Second is “success begets success,” a self-explanatory phrase indicative of his teams' and business' thriving reputations.  

Gordon Davis

Third, “it's all about the kids,” which Davis often mentions, referring to keeping students at all levels a priority in his endeavors. Davis firmly believes in students' abilities and the education they receive, which is why he makes them the priority of his philanthropic endeavors. 

“I've been around the kids at Texas Tech for 43 years,” he says. “The students Texas Tech puts out in the College of Agricultural Sciences and Natural Resources are the best there are. They've got passion. They've got work ethic. They love to win. You don't hear anything bad about them.” 

His fourth guiding principle is “it's important to give back,” a nugget from soil science professor Bill Bennett in 1979. Bennett served as the associate dean of teaching in the college of agriculture when Davis came aboard and led efforts in fundraising for scholarships to recruit students to Texas Tech. 
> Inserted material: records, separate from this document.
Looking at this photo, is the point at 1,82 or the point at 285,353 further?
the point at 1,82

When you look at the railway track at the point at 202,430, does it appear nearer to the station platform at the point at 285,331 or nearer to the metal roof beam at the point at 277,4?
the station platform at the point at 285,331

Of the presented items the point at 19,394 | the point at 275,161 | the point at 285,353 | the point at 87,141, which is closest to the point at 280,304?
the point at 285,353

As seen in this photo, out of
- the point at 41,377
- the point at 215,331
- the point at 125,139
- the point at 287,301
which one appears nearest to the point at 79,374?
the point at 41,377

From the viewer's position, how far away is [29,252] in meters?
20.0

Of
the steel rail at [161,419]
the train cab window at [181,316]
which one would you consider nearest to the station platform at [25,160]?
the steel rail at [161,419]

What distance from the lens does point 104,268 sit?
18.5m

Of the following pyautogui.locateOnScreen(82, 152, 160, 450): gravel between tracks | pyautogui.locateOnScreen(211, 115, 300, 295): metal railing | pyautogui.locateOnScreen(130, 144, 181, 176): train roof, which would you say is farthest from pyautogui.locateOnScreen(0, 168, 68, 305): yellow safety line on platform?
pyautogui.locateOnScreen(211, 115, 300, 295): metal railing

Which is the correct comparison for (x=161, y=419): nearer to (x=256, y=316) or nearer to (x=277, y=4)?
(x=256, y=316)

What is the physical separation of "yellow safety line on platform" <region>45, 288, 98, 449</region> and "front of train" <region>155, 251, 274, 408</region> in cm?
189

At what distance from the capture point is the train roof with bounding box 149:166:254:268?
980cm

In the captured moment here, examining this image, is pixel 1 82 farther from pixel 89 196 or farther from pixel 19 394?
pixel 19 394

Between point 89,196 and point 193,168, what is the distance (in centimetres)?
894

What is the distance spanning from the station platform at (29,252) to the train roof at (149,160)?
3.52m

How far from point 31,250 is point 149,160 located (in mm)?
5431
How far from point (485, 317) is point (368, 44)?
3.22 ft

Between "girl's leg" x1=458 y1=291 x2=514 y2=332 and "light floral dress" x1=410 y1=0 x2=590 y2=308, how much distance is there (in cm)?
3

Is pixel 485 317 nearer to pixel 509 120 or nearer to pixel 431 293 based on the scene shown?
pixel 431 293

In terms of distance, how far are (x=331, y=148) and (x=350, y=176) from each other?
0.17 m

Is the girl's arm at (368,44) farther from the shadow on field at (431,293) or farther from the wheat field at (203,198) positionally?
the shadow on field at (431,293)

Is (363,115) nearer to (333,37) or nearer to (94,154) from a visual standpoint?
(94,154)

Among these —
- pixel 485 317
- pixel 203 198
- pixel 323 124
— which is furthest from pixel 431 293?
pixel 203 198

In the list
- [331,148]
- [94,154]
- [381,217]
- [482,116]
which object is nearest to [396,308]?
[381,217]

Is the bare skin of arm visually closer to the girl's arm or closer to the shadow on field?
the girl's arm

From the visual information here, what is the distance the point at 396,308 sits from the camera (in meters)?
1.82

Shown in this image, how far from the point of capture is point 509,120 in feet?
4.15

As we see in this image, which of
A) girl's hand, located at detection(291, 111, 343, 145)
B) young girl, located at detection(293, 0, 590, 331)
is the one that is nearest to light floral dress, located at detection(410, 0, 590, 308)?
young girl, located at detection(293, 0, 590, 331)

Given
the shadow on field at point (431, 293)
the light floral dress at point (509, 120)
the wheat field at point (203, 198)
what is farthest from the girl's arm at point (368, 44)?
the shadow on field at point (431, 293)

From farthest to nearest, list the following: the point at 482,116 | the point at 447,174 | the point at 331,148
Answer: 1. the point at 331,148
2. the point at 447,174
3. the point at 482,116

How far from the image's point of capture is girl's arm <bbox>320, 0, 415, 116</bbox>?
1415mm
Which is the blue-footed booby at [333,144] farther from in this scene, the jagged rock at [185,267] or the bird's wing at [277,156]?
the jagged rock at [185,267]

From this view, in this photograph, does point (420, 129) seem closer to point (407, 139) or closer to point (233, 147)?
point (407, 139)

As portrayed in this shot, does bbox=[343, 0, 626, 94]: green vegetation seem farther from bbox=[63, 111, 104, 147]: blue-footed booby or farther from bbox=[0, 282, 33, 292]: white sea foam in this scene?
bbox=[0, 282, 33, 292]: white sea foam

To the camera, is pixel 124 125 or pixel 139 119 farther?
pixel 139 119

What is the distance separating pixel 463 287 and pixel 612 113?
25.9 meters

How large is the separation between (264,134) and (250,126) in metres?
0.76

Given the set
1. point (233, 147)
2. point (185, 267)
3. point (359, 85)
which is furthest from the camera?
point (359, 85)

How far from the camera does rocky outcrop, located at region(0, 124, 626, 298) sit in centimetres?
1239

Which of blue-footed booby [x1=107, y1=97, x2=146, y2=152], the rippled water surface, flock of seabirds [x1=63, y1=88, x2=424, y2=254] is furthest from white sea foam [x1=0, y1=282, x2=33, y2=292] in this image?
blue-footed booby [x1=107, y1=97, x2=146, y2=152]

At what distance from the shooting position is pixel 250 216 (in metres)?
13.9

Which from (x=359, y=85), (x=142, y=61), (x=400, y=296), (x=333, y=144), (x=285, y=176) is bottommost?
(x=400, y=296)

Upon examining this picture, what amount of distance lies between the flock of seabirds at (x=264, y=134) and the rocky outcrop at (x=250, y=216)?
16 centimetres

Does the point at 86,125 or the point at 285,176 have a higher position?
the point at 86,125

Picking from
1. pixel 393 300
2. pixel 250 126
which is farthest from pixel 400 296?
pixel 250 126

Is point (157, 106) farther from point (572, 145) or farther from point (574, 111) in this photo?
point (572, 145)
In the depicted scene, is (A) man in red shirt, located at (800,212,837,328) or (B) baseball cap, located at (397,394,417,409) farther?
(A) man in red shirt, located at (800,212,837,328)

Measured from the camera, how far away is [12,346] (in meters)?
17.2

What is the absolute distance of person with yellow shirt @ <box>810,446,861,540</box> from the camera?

Davis took Bennett's advice to levels usually reserved for collegiate athletic teams. He began fundraising to start an endowment in 1985 for his meat judging teams to defray costs. In his first year of coaching at Texas Tech, in 1981, the team included Mark Miller, who would spend the next two and a half judging seasons as Davis' assistant coach and become a crucial member in its fundraising efforts. In 1990, Miller returned to Texas Tech — then with his doctorate and coaching experience from the University of Georgia — to become Davis' successor, a position he remains in today and a critical reason for the team's dynasty.  

Gordon Davis

The Davises have since established endowments for operating funds, scholarships and an endowed chair in the meat science program in addition to their support of the meat judging team.  

Giving back is a staple of Davis' life, and when the right moment came for him to retire from iCEV, it became the lynchpin of the sale. During negotiations with companies who sought to purchase iCEV, Davis asked a deciding question: “What are you going to do about philanthropy?” 

The company that committed to giving back won the bid. Davis cares about the 37 years of employees who made iCEV what it is today and attributes his ability to make this gift to the college to them. Five of iCEV's six highest-ranking employees are Texas Tech alumni, including 2001 meat judging team alumnus Dusty Moore, now iCEV's president and CEO. Davis ensured, as part of the company's sale, all his executives and employees would be retained and the iCEV headquarters would remain in Lubbock.  

Davis and the executive team sold the company for millions. With his fourth tenet in mind, he and Joyce knew what impact that amount of money could make for a college with students they had been around for 43 years. 

Gordon and Joyce & President Schovanec
President Schovanec introduces Gordon and Joyce Davis.

“My wife and I voted 2-0 on this college of ag,” Davis says. “We did this together.” 

Their total gift of $45 million is the single largest investment made in Texas Tech University history. It provides a new and immediate investment of $25 million to benefit the college as a whole and to assist the dean and college in achieving aspirational goals. The gift also makes further investments in his passion projects at Texas Tech: $1 million to Texas Tech Athletics toward construction of the Womble Football Center as mentioned above, $4 million in additional support to previous endowments and commitments, and a $15 million estate gift — one of the largest estate gifts in Texas Tech history.  

What comes next for Davis?  

“Semi-retirement,” he says. 

 He plans to continue his philanthropy through the Gordon and Joyce Davis Foundation, the office for which he moved into in late December. He looks forward to what his gift might bring: mentoring faculty and students when asked, sitting in on seminars if requested, and seeing Texas Tech become the top agricultural education destination for students from every corner of the country.